__Te lezen tekst__
----
Regering trekt loonoverleg naar zich toe
Om nieuwe loonkostenontsporingen te vermijden heeft de regering een nieuwe wet op het concurrentievermogen of wet op de loonnorm klaar. Maar wat betekent dat concreet?
De nieuwe wet op de loonnorm beperkt de bewegingsvrijheid van de vakbonden en de werkgevers bij het loonoverleg. De loonkostenhandicap sinds 1996 wordt afgetrokken van de beschikbare loonmarge, er wordt een veiligheidsmarge van 0,5 procentpunt loonstijging ingebouwd en er wordt op termijn werk gemaakt van het wegwerken van de historische loonkostenhandicap van voor 1996.
De versterking van de concurrentiepositie van de Belgische bedrijven was bij haar aantreden goed twee jaar geleden een van de prioriteiten van de regering-Michel. De indexsprong en de loonkostenverlagingen moesten de bedrijven meer ademruimte geven. Verschillende berekeningen leren dat de Belgische loonkostenhandicap sinds 1996 (het invoeren van de loonnormwet) ten opzichte van de drie buurlanden (Frankrijk, Duitsland en Nederland) door die maatregel eind dit jaar grotendeels zal zijn weggewerkt.
Nieuwe ontsporingen vermijden
Om nieuwe loonkostenontsporingen te vermijden heeft de regering nu een nieuwe wet op het concurrentievermogen of wet op de loonnorm klaar. Bedoeling is dat nieuwe loonkostenontsporingen vermeden worden. Doen die zich toch voor, dan zullen ze sneller gecorrigeerd worden. Wel worden de mechanismen als de automatische loonindexering en baremaverhogingen behouden.
----
__Aangeleverde gegevens__
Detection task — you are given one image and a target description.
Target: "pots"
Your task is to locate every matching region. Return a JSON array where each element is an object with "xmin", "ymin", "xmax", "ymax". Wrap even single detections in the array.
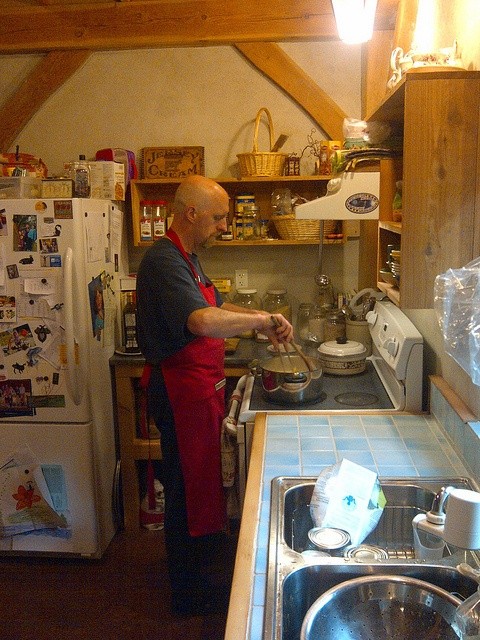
----
__Wat gevraagd wordt__
- 1) Hoe groot is volgens de tekst over de loonnorm de veiligheidsmarge die de nieuwe wet inbouwt?
- 2) Geef alstublieft een vervolg op de tekst over de loonnorm, te beginnen na de laatste zin.

__Antwoorden__
- 1) 0,5 procentpunt loonstijging.

- 2)
In de praktijk betekent dit dat de regering het loonoverleg naar zich toe trekt. Verschillende modaliteiten in de nieuwe wet op de loonnorm maken dat de bewegingsvrijheid van de sociale partners in de Groep van Tien aanzienlijk beperkt wordt. Dat zal eind dit jaar al duidelijk worden, wanneer de vakbonden en de werkgevers samenzitten om een loonakkoord voor 2017-2018 af te sluiten.
Voorzichtiger vooruitzichten
Vertrekbasis voor dat loonoverleg is een rapport van de Centrale Raad voor het Bedrijfsleven (CRB) waarin de beschikbare loonstijging (de loonnorm) voor de komende twee jaar wordt vastgelegd. De voorbije jaren waren de vooruitzichten van de CRB te optimistisch voor België. De loonkostenstijgingen in de buurlanden werden steevast overschat waardoor de sociale partners over een te royale loonnorm mochten onderhandelen. Het gevolg was dat de Belgische lonen te sterk stegen en de concurrentiekracht van de bedrijven verzwakte. De nieuwe wet bepaalt dat de CRB met voorzichtiger vooruitzichten moet werken.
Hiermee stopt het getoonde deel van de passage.